-- Objective --
Please find each line in the material below that contains the word "point" and copy it out in full. Case counts.

-- Records supplied --
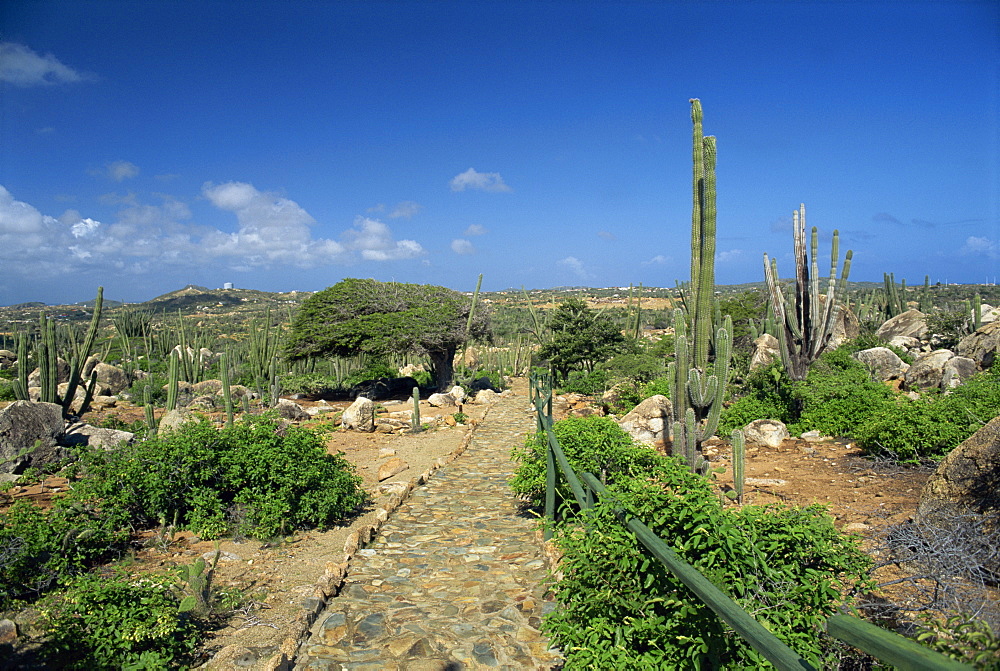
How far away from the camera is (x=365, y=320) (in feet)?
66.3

---

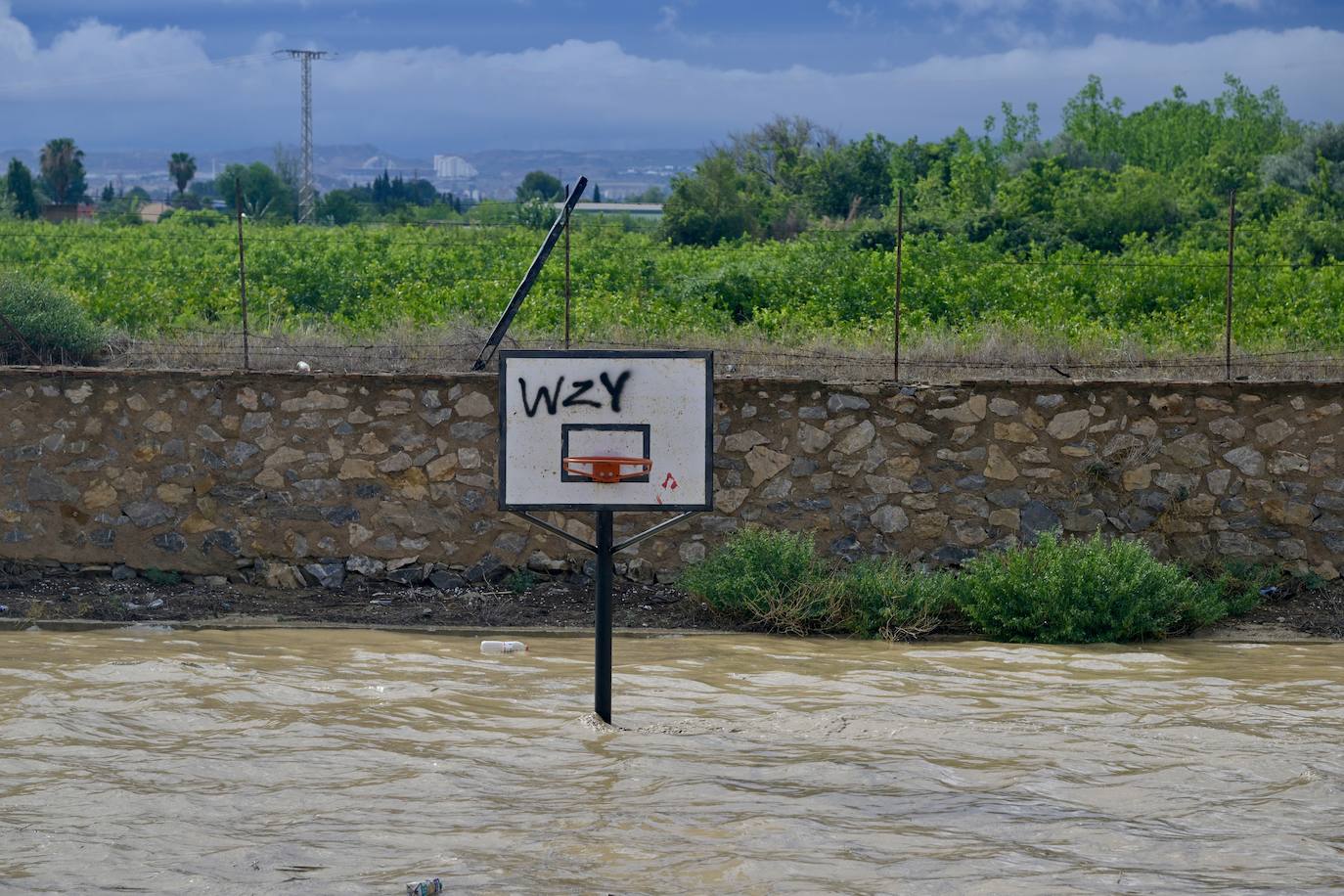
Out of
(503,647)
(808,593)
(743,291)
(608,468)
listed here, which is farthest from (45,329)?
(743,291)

* * *

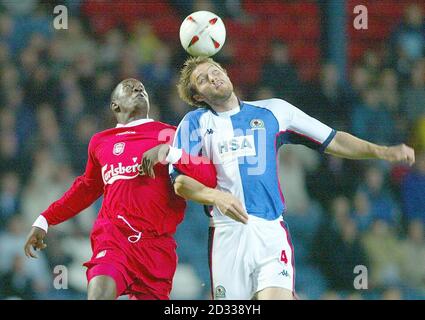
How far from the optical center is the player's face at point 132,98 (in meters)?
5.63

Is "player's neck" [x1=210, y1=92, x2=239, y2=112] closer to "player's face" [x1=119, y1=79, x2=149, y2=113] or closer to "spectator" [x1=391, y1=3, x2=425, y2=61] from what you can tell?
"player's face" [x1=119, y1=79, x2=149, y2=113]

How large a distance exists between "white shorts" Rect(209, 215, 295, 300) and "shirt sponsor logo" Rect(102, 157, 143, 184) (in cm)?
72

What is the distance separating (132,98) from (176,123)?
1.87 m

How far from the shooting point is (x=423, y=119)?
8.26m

-- Full response --
How far from the optical center is the player's face at point 132,98 (in meters)?
How far from the shooting point is (x=423, y=119)?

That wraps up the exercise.